Versioned distributed arrays for resilience in scientific applications: Global view resilience
- Univ. of Chicago. Chicago, IL (United States); Argonne National Lab. (ANL), Argonne, IL (United States)
- Argonne National Lab. (ANL), Argonne, IL (United States)
- Univ. of Chicago. Chicago, IL (United States)

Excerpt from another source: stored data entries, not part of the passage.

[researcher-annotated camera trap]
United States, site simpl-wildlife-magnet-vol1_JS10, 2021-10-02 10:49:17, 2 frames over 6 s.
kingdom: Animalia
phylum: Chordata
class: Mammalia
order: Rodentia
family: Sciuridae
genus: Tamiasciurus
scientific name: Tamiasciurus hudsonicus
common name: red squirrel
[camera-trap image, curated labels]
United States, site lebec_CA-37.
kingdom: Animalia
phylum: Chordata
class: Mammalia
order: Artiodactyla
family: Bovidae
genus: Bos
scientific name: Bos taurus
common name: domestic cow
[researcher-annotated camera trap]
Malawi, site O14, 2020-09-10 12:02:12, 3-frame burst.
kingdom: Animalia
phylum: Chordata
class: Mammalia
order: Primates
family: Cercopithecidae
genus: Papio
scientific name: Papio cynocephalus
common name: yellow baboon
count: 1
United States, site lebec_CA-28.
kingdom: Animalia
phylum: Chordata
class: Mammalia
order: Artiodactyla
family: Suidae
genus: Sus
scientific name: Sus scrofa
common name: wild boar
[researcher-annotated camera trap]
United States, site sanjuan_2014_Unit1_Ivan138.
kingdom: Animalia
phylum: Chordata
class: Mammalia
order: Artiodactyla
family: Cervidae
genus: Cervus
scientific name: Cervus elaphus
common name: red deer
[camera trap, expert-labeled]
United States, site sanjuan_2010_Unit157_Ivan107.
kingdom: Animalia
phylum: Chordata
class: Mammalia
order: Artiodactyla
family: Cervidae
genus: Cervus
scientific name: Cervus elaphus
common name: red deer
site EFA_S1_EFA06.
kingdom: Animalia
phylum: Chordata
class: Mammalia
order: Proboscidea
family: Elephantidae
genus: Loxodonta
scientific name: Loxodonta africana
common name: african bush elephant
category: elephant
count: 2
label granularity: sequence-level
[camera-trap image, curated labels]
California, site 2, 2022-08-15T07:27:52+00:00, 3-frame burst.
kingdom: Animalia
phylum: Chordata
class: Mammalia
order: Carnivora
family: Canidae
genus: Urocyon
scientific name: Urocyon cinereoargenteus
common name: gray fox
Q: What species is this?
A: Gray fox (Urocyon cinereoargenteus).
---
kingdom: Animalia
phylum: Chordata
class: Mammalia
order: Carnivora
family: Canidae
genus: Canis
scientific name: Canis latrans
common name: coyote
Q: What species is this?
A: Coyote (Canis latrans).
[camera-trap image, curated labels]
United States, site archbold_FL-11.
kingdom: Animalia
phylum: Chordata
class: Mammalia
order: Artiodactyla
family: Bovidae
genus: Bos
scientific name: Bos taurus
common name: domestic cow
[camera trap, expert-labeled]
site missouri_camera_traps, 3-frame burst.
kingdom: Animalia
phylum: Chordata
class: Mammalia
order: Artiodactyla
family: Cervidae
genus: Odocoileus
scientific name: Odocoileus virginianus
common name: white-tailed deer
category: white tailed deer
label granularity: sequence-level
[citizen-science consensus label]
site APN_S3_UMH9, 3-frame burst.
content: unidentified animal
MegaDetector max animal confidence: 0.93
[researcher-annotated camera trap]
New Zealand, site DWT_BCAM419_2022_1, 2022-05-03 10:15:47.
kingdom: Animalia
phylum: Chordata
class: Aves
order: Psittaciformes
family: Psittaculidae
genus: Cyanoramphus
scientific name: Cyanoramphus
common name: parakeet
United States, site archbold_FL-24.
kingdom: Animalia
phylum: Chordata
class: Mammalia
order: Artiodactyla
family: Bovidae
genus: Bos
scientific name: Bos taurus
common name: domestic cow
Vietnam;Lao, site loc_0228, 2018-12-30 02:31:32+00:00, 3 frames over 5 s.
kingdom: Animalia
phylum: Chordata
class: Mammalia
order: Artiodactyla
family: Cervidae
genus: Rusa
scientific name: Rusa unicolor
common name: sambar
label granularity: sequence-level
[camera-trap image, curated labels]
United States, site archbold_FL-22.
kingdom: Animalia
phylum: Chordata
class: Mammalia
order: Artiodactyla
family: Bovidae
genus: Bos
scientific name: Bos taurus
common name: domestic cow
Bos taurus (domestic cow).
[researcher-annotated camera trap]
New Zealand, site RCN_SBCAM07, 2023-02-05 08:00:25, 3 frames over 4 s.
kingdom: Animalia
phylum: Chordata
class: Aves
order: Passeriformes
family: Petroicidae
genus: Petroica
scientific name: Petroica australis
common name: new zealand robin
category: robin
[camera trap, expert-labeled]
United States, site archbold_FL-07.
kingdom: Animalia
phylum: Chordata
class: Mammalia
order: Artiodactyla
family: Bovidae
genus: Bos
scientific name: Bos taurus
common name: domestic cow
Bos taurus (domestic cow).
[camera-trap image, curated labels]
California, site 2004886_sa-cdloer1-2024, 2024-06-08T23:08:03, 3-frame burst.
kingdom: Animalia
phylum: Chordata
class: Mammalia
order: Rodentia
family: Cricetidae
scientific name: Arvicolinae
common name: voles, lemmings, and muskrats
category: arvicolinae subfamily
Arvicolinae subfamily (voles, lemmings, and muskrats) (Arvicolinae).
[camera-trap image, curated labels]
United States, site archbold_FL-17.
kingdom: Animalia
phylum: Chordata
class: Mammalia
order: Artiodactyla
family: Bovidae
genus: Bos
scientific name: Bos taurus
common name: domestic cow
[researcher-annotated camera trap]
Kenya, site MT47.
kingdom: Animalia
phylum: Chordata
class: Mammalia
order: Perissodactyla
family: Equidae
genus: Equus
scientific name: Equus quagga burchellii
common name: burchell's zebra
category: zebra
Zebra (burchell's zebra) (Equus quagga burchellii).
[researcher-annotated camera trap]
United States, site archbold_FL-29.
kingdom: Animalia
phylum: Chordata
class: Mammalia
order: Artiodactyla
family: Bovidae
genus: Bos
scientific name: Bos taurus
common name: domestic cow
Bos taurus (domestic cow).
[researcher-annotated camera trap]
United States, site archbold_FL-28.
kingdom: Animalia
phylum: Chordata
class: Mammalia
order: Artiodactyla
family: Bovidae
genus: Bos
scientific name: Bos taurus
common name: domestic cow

- Intel Corp. Santa Clara, CA (United States)
- Lawrence Berkeley National Lab. (LBNL), Berkeley, CA (United States)
- Lawrence Livermore National Lab. (LLNL), Livermore, CA (United States)
- Sandia National Lab. (SNL-NM), Albuquerque, NM (United States)
- Univ. of Chicago. Chicago, IL (United States); Argonne National Lab. (ANL), Argonne, IL (United States); Lawrence Livermore National Lab. (LLNL), Livermore, CA (United States); Intel Corp. Santa Clara, CA (United States); Lawrence Berkeley National Lab. (LBNL), Berkeley, CA (United States); Sandia National Lab. (SNL-NM), Albuquerque, NM (United States)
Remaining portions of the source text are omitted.